What sets Guzmán DE ALFARACHE apart from other examples of the picaresque novel is the writer’s use of philosophical and moralizing digression. Alemán loses no opportunity to comment on human character or behavior, and in his discursive passages, he reveals his own outstanding qualities: frankness, pessimism, broad humor, wit, humility of faith, and practical common sense. Viewed as their author intended, these passages provide a reading of life itself, an obbligato accompaniment to a story which is, in narrative outline and in character drawing, one of the best and most diverting of the picaresque romances.

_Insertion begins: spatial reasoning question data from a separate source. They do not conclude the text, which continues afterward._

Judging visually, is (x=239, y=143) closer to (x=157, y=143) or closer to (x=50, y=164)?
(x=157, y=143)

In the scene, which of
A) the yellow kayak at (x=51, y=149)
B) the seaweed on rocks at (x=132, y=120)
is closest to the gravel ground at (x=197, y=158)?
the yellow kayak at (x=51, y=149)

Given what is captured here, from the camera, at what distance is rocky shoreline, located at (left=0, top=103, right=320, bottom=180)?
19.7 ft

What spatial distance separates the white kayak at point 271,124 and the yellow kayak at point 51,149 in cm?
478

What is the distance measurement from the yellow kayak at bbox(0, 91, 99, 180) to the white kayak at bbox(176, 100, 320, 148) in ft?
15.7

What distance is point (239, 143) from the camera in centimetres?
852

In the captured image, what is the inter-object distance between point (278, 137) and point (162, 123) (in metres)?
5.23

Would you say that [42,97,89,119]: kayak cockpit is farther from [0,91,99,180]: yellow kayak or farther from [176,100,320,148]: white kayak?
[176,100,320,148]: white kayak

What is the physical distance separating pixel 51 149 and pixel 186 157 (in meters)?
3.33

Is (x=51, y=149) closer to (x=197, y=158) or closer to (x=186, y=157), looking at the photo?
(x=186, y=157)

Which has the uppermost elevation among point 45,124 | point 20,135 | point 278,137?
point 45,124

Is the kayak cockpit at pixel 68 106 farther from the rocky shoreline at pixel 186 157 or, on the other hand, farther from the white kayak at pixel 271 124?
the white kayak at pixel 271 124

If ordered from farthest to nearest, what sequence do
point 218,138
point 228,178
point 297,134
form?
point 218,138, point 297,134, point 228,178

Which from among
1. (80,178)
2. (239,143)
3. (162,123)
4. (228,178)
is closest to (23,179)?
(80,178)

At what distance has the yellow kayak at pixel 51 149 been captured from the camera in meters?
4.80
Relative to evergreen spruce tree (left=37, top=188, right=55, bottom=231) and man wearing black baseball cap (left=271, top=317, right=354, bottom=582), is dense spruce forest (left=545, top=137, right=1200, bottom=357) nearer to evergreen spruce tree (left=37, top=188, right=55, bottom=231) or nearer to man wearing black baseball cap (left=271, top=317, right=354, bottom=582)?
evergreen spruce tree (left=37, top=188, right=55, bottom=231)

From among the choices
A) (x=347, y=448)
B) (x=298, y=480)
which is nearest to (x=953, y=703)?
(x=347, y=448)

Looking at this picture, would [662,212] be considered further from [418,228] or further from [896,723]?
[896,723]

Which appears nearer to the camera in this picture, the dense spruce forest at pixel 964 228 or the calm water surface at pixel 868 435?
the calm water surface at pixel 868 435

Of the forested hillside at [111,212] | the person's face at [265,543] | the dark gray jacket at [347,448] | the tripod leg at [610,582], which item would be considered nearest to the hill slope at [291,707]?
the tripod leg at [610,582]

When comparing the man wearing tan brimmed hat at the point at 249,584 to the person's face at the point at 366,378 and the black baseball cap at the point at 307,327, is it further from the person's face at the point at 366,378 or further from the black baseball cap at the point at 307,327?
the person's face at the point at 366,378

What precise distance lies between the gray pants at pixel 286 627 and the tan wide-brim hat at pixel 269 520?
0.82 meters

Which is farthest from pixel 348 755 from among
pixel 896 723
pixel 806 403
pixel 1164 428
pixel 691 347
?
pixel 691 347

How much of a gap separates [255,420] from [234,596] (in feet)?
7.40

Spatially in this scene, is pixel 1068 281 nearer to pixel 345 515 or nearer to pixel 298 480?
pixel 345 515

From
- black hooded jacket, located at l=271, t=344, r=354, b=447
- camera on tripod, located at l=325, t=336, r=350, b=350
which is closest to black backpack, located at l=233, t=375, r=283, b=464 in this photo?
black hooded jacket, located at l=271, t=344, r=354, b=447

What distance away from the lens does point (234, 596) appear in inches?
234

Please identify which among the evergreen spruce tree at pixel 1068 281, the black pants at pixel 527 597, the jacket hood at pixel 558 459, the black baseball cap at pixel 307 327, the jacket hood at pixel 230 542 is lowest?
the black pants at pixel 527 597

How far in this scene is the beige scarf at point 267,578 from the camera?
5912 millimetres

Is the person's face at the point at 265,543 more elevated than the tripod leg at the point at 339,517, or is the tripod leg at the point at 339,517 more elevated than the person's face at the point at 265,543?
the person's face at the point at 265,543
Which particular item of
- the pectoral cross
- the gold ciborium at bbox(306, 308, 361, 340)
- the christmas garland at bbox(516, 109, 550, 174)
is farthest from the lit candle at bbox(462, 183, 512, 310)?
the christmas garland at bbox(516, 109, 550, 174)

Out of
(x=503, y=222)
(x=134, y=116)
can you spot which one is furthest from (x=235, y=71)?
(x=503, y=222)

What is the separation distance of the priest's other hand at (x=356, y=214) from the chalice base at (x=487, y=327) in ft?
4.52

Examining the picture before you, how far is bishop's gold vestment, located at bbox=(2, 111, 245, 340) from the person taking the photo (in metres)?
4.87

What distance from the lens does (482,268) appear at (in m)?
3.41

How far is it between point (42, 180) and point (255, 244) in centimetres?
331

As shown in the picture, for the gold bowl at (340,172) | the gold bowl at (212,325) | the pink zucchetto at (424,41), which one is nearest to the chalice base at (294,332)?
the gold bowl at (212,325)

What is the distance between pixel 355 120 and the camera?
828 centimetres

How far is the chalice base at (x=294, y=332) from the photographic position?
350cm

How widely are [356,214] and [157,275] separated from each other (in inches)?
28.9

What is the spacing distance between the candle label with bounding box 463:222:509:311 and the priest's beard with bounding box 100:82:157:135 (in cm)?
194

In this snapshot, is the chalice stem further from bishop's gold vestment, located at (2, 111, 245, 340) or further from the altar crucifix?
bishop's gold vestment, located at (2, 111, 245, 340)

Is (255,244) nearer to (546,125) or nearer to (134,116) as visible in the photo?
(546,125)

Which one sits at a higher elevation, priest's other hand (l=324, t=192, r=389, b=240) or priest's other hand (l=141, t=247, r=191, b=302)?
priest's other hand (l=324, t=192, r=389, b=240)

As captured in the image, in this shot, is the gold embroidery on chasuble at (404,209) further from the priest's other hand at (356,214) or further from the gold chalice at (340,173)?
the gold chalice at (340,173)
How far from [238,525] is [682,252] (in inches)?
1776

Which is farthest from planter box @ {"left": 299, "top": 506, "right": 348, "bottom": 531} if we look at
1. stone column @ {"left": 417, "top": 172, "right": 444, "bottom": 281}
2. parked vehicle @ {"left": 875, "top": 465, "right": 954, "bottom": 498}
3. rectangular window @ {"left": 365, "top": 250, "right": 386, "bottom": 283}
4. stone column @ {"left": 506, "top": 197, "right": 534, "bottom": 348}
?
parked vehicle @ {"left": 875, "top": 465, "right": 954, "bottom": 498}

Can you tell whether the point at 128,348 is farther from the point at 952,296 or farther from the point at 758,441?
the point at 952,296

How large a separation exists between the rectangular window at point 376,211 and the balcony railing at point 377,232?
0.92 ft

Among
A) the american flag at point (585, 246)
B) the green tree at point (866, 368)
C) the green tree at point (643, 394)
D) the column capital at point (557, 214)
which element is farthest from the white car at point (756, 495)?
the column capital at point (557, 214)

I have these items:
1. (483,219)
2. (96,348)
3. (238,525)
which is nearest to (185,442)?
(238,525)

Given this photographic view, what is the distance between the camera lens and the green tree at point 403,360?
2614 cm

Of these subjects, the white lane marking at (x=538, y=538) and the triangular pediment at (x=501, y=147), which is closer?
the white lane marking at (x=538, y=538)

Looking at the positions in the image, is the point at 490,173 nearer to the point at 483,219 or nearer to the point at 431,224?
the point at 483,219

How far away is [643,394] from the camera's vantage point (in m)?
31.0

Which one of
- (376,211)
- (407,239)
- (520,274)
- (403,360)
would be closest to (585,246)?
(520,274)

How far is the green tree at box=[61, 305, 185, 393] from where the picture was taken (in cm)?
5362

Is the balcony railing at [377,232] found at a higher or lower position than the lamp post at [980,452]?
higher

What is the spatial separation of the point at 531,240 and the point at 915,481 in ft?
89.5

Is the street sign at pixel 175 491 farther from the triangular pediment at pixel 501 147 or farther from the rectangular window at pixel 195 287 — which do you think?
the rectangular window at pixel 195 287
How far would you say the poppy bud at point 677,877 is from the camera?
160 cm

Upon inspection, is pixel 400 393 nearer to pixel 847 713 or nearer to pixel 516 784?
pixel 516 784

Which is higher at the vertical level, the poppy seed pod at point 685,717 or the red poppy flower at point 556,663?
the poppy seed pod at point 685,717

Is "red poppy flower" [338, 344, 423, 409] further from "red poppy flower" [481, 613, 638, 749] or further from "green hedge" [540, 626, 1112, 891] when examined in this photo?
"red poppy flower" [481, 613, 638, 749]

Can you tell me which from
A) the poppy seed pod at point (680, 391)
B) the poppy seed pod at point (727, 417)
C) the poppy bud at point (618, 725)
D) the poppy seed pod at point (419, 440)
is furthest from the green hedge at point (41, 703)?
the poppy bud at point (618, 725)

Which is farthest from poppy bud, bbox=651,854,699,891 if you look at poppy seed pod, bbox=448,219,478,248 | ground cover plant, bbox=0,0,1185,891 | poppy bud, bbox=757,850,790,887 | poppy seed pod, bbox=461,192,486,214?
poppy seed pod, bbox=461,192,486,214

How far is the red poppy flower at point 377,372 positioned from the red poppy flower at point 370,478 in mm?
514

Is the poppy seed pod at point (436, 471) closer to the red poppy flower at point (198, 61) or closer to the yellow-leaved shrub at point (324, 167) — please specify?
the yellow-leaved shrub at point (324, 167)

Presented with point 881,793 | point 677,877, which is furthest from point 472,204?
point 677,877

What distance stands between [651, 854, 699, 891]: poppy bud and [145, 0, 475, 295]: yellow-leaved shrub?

Alemán was nevertheless such a child of his Catholic culture that his novel views affliction as God’s purification of man. It is implied that man can fight original sin, while suffering is the royal road to conversion. (Some critics contrast this to Daniel Defoe’s MOLL FLANDERS, 1722, where conversion leads to prosperity.) Guzmán attended mass regularly, thus leaving battered readers with hope of a better eternity despite all gross imperfections of this world.
Guzmán DE ALFARACHE went through some thirty editions and many translations in its first five years. Alemán’s massive notes for the second part were stolen, resulting in an apocryphal version, but he rewrote a genuine second part. He went to Mexico late in life and died in the faith, but still believing, as did Guzmán, that dreams are false: “It is all castles in the air! Fantastic silhouettes of imagination!”